Registro de dote (segunda parte)

(da série Registros sobre Registros, n. 277)

                             Des. Ricardo Dip

 

                       962. Umas referências (ainda que aqui sejam breves) ao dote no direito romano têm razão de ser para o direito brasileiro, porque, assim o observou o Conselheiro Lafayette Rodrigues Pereira, em seu Direitos de família (citado aqui pela 4ª ed., que é de 1945), a legislação nacional, anterior ao Código civil de 1916, era quase totalmente omissa (p. 201, nota), com uma ou outra disposição isolada (id.), de maneira que a matéria do dote era objeto de regência subsidiária pelo direito romano, “com as modificações trazidas pelo uso moderno e pela necessidade de acomodar as suas disposições ao espírito e às peculiaridades do nosso Direito” (id.). O que havia, entre nós, de normativa sobre o dote, antes da Constituição imperial brasileira de 1824 −a saber, o Alvará de 14 de agosto de 1645 e as Leis de 17 de agosto de 1761 e de 4 de fevereiro de 1765−, foi legislação revogada, disse Lafayette, pela Carta política de 1824; posteriormente a essa Constituição do Império, proclamada a república, o Decreto 169-A/1890 (de 19-1), dispôs umas linhas sobre o dote, preceituando no § 9º de seu art. 3º: “Os dotes ou contratos antenupciais não valem contra terceiro: sem escritura pública; sem expressa exclusão da comunhão; sem estimação; sem insinuação, nos casos em que a lei exige”. Saliente é o que o regulamento desse Decreto 169-A não se refere, contudo, à insinuação (ou seja, confirmação) do dote (vidē único do art. 173 do Decreto 370, de 2-5-1890).

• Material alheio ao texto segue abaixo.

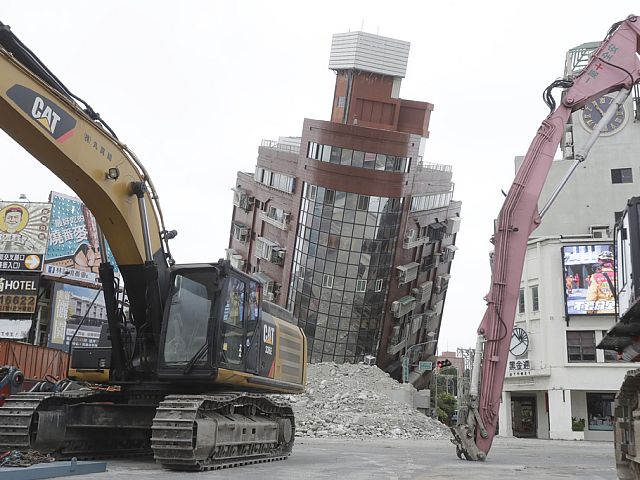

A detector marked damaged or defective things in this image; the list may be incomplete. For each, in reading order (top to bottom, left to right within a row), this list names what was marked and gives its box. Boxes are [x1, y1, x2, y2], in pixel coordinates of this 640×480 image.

rusted metal panel [0, 342, 68, 382]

                     Se é verdade que o Código civil nacional de 1916 tratou largamente do dote, não menos verdade é que esse Código confirmou a doutrina antes estabelecida no Brasil com amparo no direito romano [a este propósito, confira-se o entendimento de José Bonifácio de Andrada e Silva, nos comentários à acima referida obra do Conselheiro Lafayette; no mesmo sentido, Caio Mário da Silva Pereira dirá que, entre nós, o dote foi “disciplinado no Código Civil de 1916, segundo a concepção romana (…)” (Instituições de direito civil, 1975, vol. 5, item 403)].

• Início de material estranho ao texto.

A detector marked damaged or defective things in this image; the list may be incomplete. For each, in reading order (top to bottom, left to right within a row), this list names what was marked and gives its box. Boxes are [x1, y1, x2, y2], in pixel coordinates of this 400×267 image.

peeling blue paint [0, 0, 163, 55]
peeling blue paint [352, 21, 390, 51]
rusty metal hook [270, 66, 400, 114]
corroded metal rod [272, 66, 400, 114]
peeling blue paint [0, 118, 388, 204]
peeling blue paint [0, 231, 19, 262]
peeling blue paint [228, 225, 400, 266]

                  963. O regime dotal −ou seja, a regência jurídica do dote, segundo as leis e sua concreta instituição convencional− sofreu variações ao largo da história do direito romano. Seu modo mais antigo foi o dos profecticia −dote constituído pelo paterfamilias da mulher−, entregando-se os bens ao marido (ou, estando este submetido ao poder do pai, os bens eram entregues ao mesmo pai; todavia, sobrevindo-lhe a morte, os bens passavam-se ao filho). Quando, diversamente, admitiu-se que o dote poderia constituir-se pela própria mulher ou por outros de seus parentes, tinha-se o dos adventicia (cf., por muitos, Alexandre Correa e Gaetano Sciascia, Jörs e Kunkel, Álvaro D’Ors). Podiam apontar-se ainda o dos recepticia (quando haviam os bens de restituir-se a quem constituíra o dote) e o dos æstimata (caracterizado pela circunstância de que os bens eram, ao tempo da constituição dotal, avaliados em pecúnia).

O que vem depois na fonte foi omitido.